Depois disso, Meixiang ficou em silêncio por muito tempo. Por fim, ergueu os olhos, uma centelha de esperança brilhando neles.

— Você... realmente não é ele?

Leafan assentiu.

E acrescentou:

— An Zhihe tem familiares ou amigos aqui no prédio? Se não acredita em mim, não me importo de matar um deles primeiro.

A proibição de ferir outros personagens só se aplicava a Meixiang; Leafan poderia agir contra os demais, embora, com um corpo comum, sua eficiência não fosse das melhores.

Meixiang balançou as mãos com pressa:

— Não, não precisa, não é necessário.

Hesitou e perguntou:

— Leafan, posso mesmo confiar em você?

Leafan sorriu de leve:

— Claro. Tenho cinco maneiras de fazer An Zhihe sumir da sua vida sem causar nenhum prejuízo a você.

Dizendo isso, tirou uma foto do bolso e jogou-a sobre a mesa:

— Esta é uma delas.

Meixiang pegou a foto: era uma imagem tirada às escondidas. Nela, um furioso An Zhihe puxava seus cabelos e socava seu rosto.

A foto fora tirada por Chen Fan. Quando Leafan esteve no apartamento de Chen Fan, trouxera consigo essa prova decisiva.
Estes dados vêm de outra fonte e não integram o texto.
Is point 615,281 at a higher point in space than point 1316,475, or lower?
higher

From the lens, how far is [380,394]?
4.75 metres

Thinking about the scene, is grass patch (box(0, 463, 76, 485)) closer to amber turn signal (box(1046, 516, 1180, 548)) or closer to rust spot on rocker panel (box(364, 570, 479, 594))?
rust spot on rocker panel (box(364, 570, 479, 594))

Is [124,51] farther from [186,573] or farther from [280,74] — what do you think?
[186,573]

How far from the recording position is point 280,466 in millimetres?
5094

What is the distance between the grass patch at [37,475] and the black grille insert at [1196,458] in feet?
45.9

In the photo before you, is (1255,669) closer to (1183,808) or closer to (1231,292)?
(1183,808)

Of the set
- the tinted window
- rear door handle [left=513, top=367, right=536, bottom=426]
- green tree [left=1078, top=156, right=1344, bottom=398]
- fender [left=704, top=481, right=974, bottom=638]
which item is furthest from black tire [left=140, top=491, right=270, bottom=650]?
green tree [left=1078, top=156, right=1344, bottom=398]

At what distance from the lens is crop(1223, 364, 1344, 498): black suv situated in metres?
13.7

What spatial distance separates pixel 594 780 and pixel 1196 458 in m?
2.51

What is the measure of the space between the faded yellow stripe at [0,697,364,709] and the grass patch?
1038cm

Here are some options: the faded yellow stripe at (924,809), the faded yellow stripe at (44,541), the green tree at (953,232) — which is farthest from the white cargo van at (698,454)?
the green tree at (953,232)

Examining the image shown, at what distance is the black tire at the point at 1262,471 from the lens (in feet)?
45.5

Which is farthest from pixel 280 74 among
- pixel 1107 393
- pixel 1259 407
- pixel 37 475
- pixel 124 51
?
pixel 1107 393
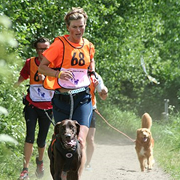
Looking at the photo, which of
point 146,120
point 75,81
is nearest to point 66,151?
point 75,81

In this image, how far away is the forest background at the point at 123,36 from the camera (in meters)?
9.26

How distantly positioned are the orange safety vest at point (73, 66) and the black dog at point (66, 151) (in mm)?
420

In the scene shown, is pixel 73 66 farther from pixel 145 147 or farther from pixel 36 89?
pixel 145 147

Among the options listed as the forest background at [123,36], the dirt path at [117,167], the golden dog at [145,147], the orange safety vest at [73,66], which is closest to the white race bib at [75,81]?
the orange safety vest at [73,66]

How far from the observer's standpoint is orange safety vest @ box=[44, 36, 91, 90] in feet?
14.0

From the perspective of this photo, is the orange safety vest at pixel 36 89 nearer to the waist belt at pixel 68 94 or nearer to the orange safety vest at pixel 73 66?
the orange safety vest at pixel 73 66

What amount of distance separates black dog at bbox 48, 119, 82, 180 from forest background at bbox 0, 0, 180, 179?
142 centimetres

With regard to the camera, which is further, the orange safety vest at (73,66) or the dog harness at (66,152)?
the orange safety vest at (73,66)

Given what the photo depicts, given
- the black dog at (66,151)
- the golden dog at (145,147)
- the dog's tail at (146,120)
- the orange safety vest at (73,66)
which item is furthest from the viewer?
the dog's tail at (146,120)

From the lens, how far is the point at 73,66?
4.27 m

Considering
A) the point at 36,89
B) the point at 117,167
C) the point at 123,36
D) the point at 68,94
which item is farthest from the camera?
the point at 123,36

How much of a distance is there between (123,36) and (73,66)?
43.6ft

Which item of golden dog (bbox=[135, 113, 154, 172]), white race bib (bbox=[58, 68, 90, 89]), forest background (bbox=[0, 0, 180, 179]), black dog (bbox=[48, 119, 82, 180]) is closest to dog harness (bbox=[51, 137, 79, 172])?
black dog (bbox=[48, 119, 82, 180])

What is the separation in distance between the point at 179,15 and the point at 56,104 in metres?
17.2
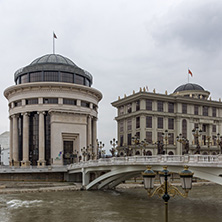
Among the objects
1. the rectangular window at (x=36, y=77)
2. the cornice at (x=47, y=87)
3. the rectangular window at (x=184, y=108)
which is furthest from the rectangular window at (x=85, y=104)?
the rectangular window at (x=184, y=108)

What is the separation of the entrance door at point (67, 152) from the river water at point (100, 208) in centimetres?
3125

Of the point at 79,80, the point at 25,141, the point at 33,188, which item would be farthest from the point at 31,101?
the point at 33,188

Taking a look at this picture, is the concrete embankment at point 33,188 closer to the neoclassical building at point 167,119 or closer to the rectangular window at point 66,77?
the neoclassical building at point 167,119

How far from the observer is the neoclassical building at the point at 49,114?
82.9 meters

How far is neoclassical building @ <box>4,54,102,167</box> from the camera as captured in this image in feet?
272

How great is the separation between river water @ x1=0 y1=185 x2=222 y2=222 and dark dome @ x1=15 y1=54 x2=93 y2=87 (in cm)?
3873

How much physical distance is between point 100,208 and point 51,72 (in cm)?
5070

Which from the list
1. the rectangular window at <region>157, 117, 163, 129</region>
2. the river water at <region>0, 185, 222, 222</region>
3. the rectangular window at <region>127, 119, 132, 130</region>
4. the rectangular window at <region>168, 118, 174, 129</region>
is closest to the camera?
the river water at <region>0, 185, 222, 222</region>

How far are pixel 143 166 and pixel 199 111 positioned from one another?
55.2m

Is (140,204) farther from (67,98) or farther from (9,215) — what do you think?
(67,98)

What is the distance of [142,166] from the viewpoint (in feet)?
152

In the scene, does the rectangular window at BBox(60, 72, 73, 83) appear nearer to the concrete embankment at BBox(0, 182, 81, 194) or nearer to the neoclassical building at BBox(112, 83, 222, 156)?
the neoclassical building at BBox(112, 83, 222, 156)

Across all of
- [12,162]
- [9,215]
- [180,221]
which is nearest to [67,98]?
[12,162]

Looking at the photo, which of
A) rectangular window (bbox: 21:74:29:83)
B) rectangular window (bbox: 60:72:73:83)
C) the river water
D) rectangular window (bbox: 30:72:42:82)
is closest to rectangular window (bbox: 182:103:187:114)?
rectangular window (bbox: 60:72:73:83)
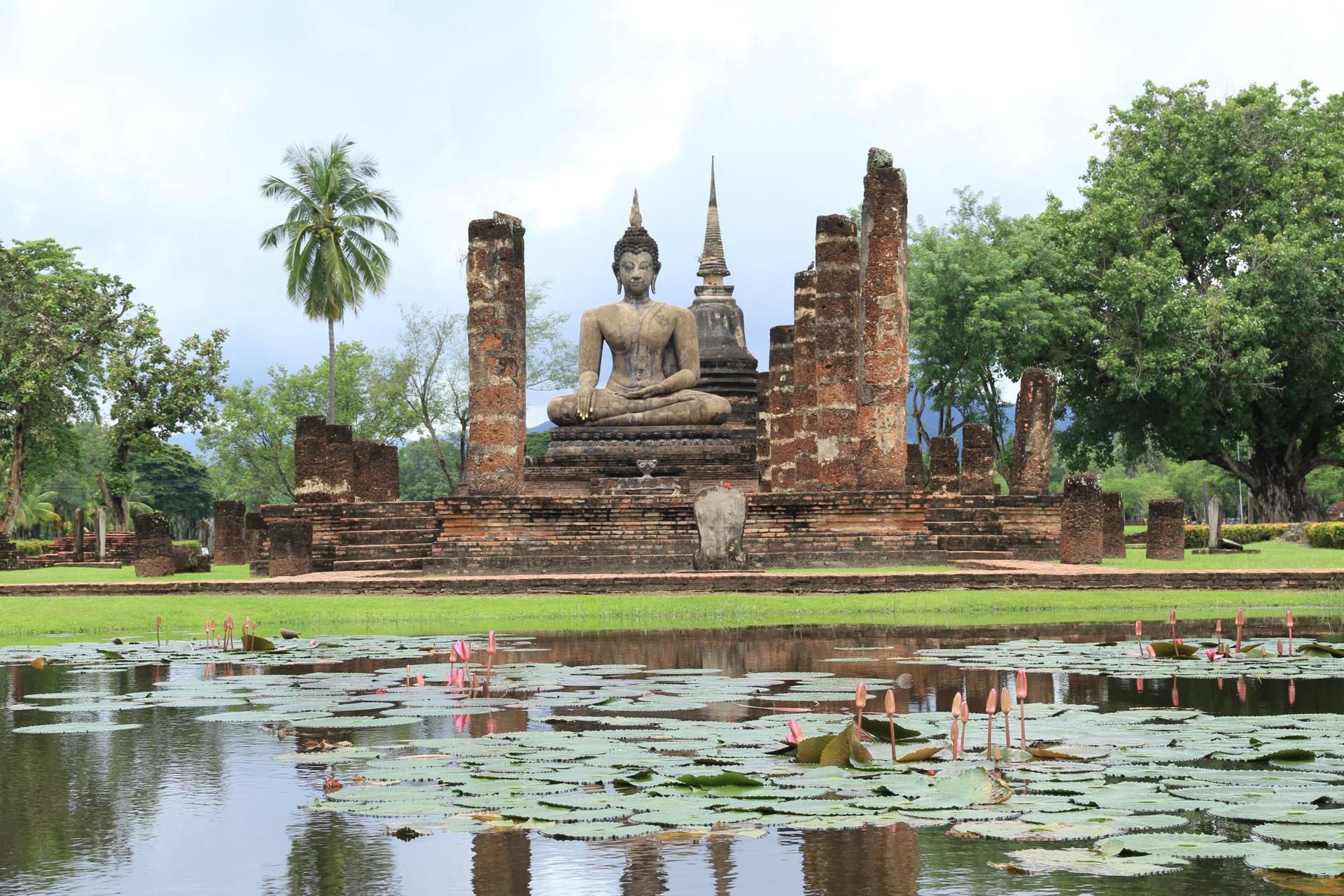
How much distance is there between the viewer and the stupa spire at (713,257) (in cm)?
4090

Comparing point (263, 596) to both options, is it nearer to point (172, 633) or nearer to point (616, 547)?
point (172, 633)

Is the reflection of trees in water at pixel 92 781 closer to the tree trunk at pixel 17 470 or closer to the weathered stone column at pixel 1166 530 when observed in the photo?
the weathered stone column at pixel 1166 530

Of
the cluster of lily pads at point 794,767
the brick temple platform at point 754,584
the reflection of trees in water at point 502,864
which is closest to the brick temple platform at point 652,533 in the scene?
the brick temple platform at point 754,584

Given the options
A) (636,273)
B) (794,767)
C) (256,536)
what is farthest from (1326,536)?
(794,767)

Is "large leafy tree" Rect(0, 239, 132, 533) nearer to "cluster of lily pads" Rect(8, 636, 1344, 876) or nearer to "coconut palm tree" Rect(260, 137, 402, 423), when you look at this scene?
"coconut palm tree" Rect(260, 137, 402, 423)

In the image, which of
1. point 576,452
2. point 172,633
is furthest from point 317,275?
point 172,633

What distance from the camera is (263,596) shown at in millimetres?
15547

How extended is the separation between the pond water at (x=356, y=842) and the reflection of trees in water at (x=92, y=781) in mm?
12

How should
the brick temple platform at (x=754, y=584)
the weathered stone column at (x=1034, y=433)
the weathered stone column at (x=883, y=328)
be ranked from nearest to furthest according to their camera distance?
the brick temple platform at (x=754, y=584) < the weathered stone column at (x=883, y=328) < the weathered stone column at (x=1034, y=433)

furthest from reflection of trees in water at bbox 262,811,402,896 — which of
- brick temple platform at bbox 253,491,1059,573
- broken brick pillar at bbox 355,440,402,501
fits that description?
broken brick pillar at bbox 355,440,402,501

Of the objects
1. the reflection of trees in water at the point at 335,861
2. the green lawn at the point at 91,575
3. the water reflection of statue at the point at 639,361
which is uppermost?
the water reflection of statue at the point at 639,361

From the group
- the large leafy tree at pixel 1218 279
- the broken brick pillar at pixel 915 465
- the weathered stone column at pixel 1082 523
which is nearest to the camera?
the weathered stone column at pixel 1082 523

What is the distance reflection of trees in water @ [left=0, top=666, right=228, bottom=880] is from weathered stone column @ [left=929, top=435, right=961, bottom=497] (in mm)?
22513

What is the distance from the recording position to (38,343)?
114 ft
Ao ver a foto, a mão de Meixiang começou a tremer. Ela levantou os olhos para Leafan:

— Então... você realmente não é ele...

E, dizendo isso, desabou em lágrimas.

A pressão que An Zhihe exercia sobre ela era sufocante. Agora que confirmava a identidade de Leafan, sentiu-se aliviada e desabou.

Leafan esperou pacientemente que ela se acalmasse para então dizer:

— Só existirei por algumas horas. Quando eu partir, An Zhihe reassumirá este corpo.

— Se quiser se vingar com as próprias mãos, posso te ensinar como fazê-lo.

— Mas tudo depende de você.

Meixiang, chorando, assentiu, enxugou as lágrimas e perguntou, rouca:

— Como devo cooperar com você?

Só agora, Leafan deixou transparecer um leve olhar de respeito para aquela mulher.

Ergueu três dedos.

— Primeiro: não abra a porta para estranhos.

— Segundo: se alguém entrar à força, espere eu voltar.

— Terceiro: a polícia pode voltar para interrogar você. Não diga nada além do necessário.

Meixiang acenou afirmativamente, mas logo demonstrou dúvida:

— Quem são esses estranhos?

Leafan respondeu friamente:

— Meus inimigos.

— Só vencendo-os poderei conduzir meus companheiros adiante.

Meixiang não compreendia bem o que ele dizia, mas a diferença entre Leafan e An Zhihe tornava-se cada vez mais evidente, despertando sua curiosidade:

— Leafan, por que você está no corpo de An Zhihe? Você é mesmo uma personalidade dele?

Leafan sorriu de leve:

— Isso importa tanto assim?

Após essas palavras, abriu a porta e saiu.

Meixiang acompanhou sua saída com o olhar. Em seu rosto, antes apático, surgiu um novo vigor.

Uma sensação forte agitava-se em seu íntimo. Sua intuição lhe dizia que, por mais inacreditável que fosse, aquele homem à sua frente não era o demônio que ela conhecera.

Leafan sabia que, de tudo o que dissera, Meixiang acreditaria em talvez trinta ou quarenta por cento. Sua colaboração vinha, ainda, do medo que An Zhihe lhe inspirava.

Mas isso não lhe importava.

Bastava que ela seguisse suas instruções.

Com o problema de Meixiang resolvido, Leafan não tinha mais grandes preocupações.

Agora, finalmente, podia caçar livremente, sem amarras.

Pensando nisso, um sorriso feroz surgiu em seu rosto.

— Não importa em que mundo eu esteja, sempre serei o predador supremo.